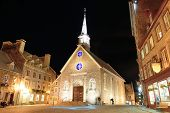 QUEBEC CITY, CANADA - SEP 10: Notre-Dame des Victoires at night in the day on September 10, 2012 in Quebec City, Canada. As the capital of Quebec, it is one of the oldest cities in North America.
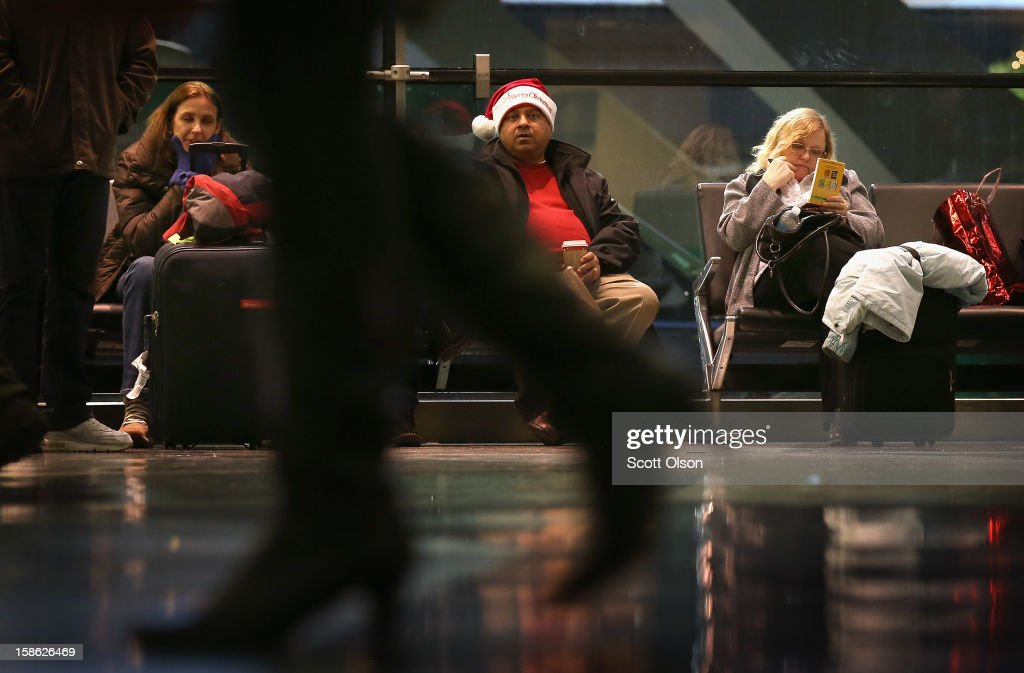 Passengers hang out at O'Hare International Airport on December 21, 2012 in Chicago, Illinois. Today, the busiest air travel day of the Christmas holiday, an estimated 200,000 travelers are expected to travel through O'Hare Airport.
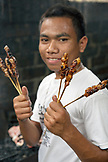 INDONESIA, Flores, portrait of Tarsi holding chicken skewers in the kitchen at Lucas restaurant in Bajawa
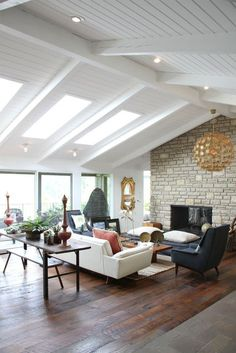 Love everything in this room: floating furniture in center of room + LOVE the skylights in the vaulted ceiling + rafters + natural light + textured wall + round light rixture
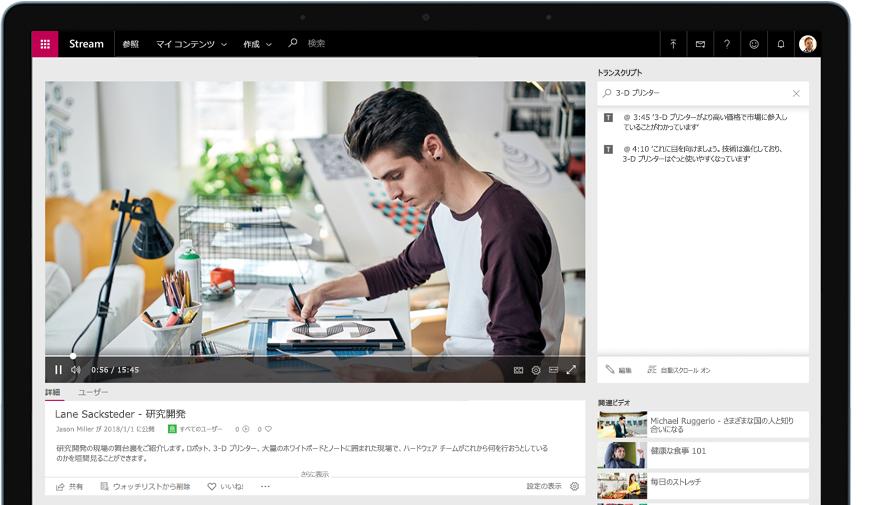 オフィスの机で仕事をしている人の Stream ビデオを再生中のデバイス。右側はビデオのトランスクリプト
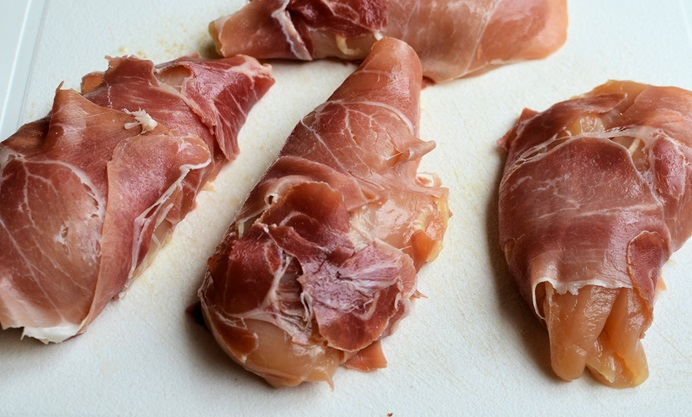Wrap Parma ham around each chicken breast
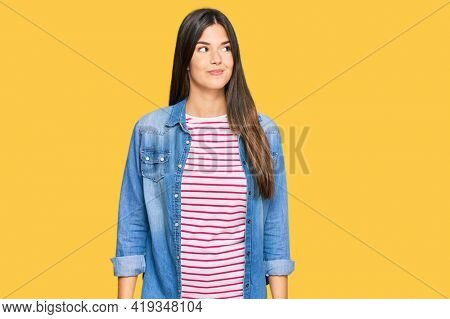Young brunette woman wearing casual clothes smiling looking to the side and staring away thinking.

--------

**What to work on**:
The required output consists only of the lines from the one containing "Passengers hang out" to the last line of the material, reproduced exactly, pictures excluded.

**Written answer**:
 Passengers hang out at O'Hare International Airport on December 21, 2012 in Chicago, Illinois. Today, the busiest air travel day of the Christmas holiday, an estimated 200,000 travelers are expected to travel through O'Hare Airport.
 INDONESIA, Flores, portrait of Tarsi holding chicken skewers in the kitchen at Lucas restaurant in Bajawa
 Love everything in this room: floating furniture in center of room + LOVE the skylights in the vaulted ceiling + rafters + natural light + textured wall + round light rixture
 オフィスの机で仕事をしている人の Stream ビデオを再生中のデバイス。右側はビデオのトランスクリプト
Wrap Parma ham around each chicken breast
Young brunette woman wearing casual clothes smiling looking to the side and staring away thinking.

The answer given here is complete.